◆ **Stored data**
--*--
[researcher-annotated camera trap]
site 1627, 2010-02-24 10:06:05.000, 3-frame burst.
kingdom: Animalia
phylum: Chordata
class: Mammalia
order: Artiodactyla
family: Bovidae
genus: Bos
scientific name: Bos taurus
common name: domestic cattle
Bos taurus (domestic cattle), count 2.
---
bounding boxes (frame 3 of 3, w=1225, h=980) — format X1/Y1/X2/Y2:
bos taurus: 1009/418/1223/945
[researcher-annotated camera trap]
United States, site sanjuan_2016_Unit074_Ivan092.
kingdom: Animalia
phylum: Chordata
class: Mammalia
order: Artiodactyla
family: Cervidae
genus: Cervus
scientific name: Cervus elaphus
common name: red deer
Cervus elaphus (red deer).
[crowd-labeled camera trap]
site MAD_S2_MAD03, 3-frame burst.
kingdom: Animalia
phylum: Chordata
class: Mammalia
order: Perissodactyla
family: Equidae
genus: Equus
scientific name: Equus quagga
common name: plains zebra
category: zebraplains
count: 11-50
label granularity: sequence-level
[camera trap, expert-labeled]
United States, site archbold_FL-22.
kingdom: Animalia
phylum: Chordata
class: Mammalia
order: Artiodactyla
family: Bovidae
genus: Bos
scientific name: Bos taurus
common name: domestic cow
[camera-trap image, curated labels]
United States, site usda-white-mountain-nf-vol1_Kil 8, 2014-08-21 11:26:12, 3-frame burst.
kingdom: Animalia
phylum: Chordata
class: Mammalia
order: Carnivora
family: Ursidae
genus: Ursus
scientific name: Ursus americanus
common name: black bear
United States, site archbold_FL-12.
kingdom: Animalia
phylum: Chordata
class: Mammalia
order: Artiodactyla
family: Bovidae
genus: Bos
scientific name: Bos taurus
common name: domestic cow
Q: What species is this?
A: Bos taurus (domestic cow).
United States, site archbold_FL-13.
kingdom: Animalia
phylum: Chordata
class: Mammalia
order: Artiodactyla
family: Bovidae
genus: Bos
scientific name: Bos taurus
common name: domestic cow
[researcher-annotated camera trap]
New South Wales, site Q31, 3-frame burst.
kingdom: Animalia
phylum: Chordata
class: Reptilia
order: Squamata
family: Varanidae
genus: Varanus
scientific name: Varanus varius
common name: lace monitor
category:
--*--
◆ **Activity**
Among the records above, repeat exactly the line with "common name: red deer", the line with "United States, site usda-white-mountain-nf-vol1_Kil", and every line in between, and only those.

◆ **Task answer**
common name: red deer
Cervus elaphus (red deer).
[crowd-labeled camera trap]
site MAD_S2_MAD03, 3-frame burst.
kingdom: Animalia
phylum: Chordata
class: Mammalia
order: Perissodactyla
family: Equidae
genus: Equus
scientific name: Equus quagga
common name: plains zebra
category: zebraplains
count: 11-50
label granularity: sequence-level
[camera trap, expert-labeled]
United States, site archbold_FL-22.
kingdom: Animalia
phylum: Chordata
class: Mammalia
order: Artiodactyla
family: Bovidae
genus: Bos
scientific name: Bos taurus
common name: domestic cow
[camera-trap image, curated labels]
United States, site usda-white-mountain-nf-vol1_Kil 8, 2014-08-21 11:26:12, 3-frame burst.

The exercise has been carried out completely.